Provided information Start Marker
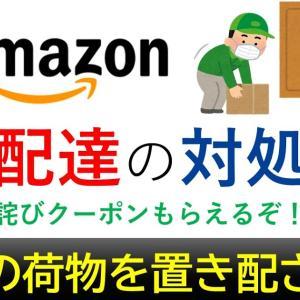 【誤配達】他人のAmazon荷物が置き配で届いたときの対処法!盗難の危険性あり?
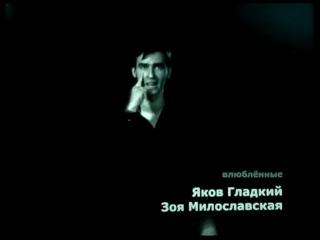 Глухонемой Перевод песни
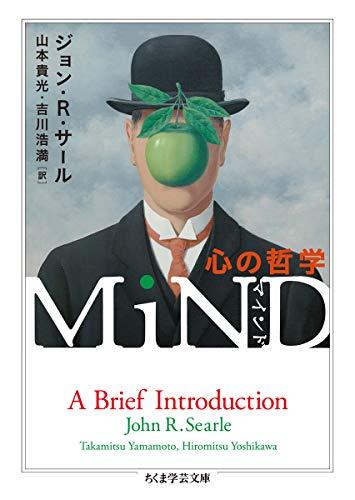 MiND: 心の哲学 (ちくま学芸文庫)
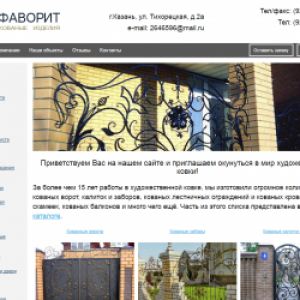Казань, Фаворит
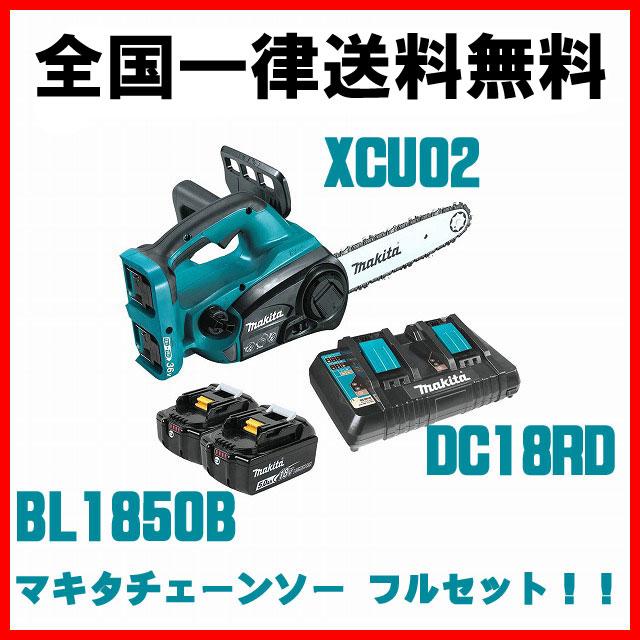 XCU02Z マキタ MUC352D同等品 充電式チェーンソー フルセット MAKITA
Provided information End Marker
Provided information Start Marker
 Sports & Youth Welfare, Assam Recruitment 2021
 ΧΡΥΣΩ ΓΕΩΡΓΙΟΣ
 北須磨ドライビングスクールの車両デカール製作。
Provided information End Marker
- _Task to carry out_
Start at the line containing "Казань, Фаворит" above and stop at the line containing "XCU02Z マキタ MUC352D同等品 充電式チェーンソー フルセット MAKITA". Output those lines exactly, both included, but none of the pictures.

- _Solution for this task_
Казань, Фаворит
 XCU02Z マキタ MUC352D同等品 充電式チェーンソー フルセット MAKITA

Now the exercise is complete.